WHAT TO PRODUCE >>
Transcribe word for word the section of the records below that opens with the line containing "xianou-24高通量多样品组织研磨系统" and closes with the line containing "ひな人形の箱の写真(3)"; drop every picture.

SUPPLIED RECORDS >>
——

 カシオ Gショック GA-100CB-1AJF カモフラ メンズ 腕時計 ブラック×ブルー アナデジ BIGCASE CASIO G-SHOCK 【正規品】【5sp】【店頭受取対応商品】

——

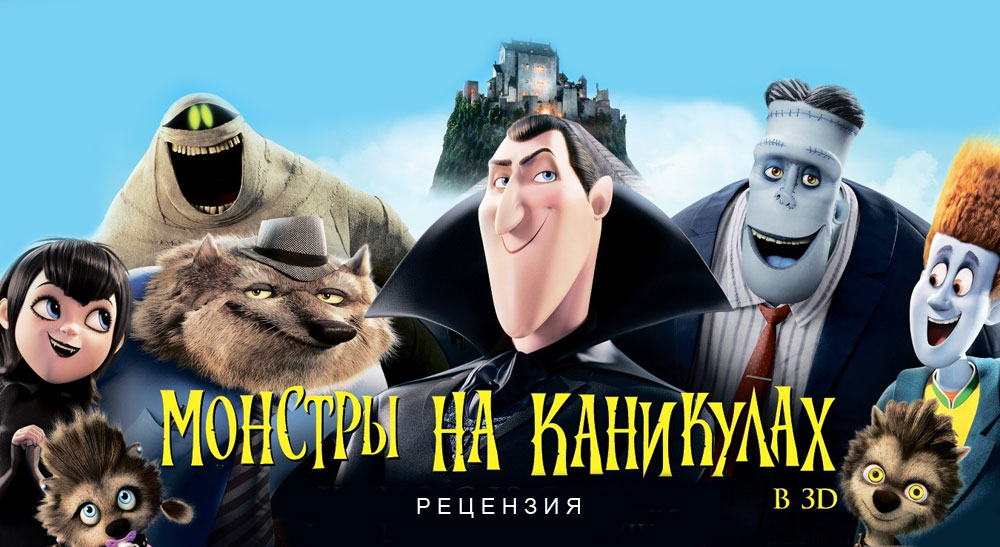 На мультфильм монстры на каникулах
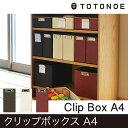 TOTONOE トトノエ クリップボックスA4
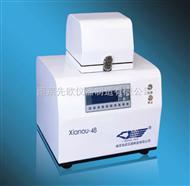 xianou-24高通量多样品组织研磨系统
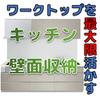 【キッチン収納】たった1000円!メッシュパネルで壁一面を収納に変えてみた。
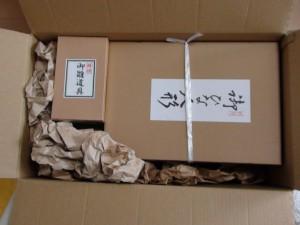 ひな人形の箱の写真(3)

——

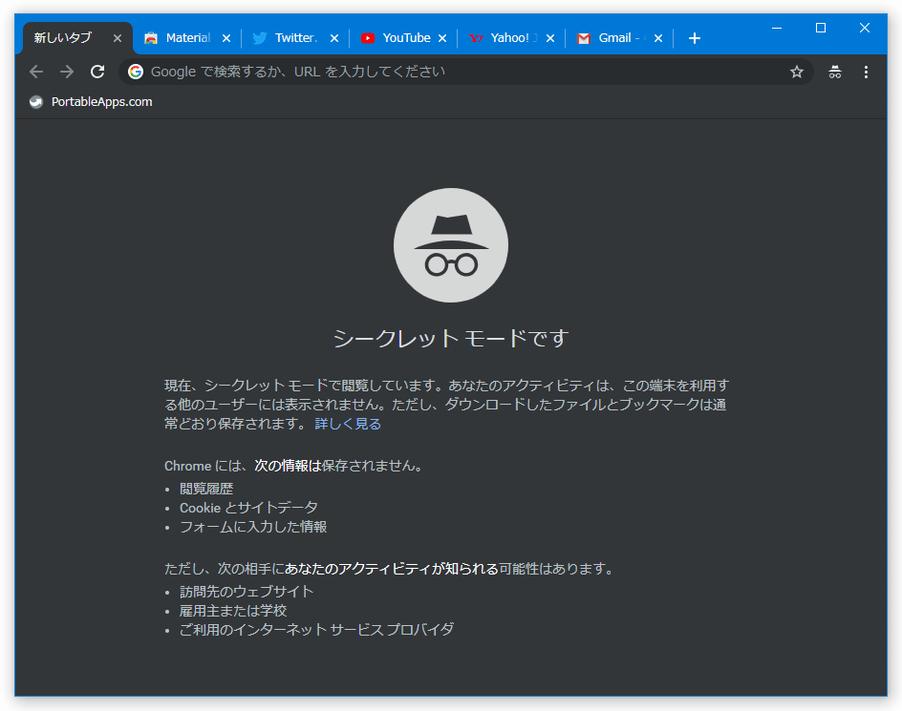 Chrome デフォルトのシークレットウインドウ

——

ANSWER TO THIS EXERCISE >>
 xianou-24高通量多样品组织研磨系统
 【キッチン収納】たった1000円!メッシュパネルで壁一面を収納に変えてみた。
 ひな人形の箱の写真(3)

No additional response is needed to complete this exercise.